A large study by Quark Pharmaceuticals looked into neuroprotective qualities of a drug called QPI-1007. It has been granted orphan designation by the FDA. Apoptosis is thought to be the main cause of retinal ganglion cell death following ischemic injury in NAION (and other neuropathies). QPI-1007 is a siRNA that targets the gene Caspase 2, and is delivered as a single intravitreal injection. None of the subjects lost 3 or more lines of visual acuity after 6 months. Only one subject lost 3 or more lines of visual acuity at the 12 month mark. The study showed success compared to historical data where 15-20% of subjects lost 3+ lines of acuity at 6 months.
The rate of recurrence of NAION in the same eye is <5%, but the fellow eye may develop it in up to 15% of cases within five years.

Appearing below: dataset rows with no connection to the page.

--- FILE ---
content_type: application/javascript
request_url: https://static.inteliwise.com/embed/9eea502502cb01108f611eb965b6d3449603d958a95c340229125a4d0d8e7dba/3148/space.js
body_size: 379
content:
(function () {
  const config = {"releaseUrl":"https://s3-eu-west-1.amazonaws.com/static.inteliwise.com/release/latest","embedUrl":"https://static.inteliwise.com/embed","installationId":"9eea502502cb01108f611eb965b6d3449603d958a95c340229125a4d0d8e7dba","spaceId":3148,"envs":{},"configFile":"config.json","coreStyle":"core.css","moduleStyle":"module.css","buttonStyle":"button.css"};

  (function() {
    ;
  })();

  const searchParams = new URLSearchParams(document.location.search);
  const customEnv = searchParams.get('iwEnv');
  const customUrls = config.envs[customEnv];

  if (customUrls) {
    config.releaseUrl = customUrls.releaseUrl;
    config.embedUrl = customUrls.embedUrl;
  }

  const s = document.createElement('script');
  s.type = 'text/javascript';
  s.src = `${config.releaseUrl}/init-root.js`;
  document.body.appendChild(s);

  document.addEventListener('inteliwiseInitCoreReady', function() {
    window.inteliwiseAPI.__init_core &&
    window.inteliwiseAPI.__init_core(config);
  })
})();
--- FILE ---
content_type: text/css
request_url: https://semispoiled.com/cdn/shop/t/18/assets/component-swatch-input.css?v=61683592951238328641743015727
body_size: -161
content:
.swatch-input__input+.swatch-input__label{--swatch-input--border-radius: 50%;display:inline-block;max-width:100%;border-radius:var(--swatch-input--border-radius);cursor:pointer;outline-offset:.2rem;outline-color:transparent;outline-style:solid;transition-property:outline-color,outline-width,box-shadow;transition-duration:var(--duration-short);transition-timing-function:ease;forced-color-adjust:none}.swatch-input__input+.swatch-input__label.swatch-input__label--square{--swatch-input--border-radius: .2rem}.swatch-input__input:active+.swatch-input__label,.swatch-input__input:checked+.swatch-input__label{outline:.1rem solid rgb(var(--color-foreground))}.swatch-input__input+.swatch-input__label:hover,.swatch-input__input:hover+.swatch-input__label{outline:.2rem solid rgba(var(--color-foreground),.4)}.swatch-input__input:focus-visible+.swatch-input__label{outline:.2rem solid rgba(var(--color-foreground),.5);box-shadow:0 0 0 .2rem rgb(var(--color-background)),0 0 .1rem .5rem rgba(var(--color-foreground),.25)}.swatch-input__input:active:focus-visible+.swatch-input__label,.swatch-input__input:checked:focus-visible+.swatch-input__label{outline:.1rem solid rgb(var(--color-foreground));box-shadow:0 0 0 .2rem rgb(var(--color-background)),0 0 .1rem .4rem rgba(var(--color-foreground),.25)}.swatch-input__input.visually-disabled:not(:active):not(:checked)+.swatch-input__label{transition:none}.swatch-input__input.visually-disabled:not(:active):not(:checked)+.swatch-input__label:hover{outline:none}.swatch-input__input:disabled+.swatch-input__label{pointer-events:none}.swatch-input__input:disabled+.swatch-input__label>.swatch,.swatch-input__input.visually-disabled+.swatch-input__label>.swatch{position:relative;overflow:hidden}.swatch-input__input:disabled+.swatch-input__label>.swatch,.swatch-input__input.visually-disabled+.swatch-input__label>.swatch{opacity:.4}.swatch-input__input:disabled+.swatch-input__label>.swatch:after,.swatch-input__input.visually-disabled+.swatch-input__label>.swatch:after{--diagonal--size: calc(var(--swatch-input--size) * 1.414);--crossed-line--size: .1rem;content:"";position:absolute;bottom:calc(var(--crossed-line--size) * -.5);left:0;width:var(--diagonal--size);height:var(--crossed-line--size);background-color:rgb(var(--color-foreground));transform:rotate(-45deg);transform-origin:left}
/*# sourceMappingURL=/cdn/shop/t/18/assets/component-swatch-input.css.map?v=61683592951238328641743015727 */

The primary goal as a clinician is to rule out AAION, detect and control vascular risk factors in the hope of halting disease progression and/or occurrence in the contralateral eye. This disease requires good communication and co-management with the patient's PCP.
In conclusion, NAION is a frustrating disease for clinicians and patients due to a lack of concrete work-up and treatment options. The pathophysiology of the disease is also unclear, rendering it difficult to treat. As clinicians, we should manage any underlying vasculopathic conditions with PCPs, and keep updated with new research for our patients. Prompt referral of patients to treat systemic risk factors may protect their remaining vision and overall health.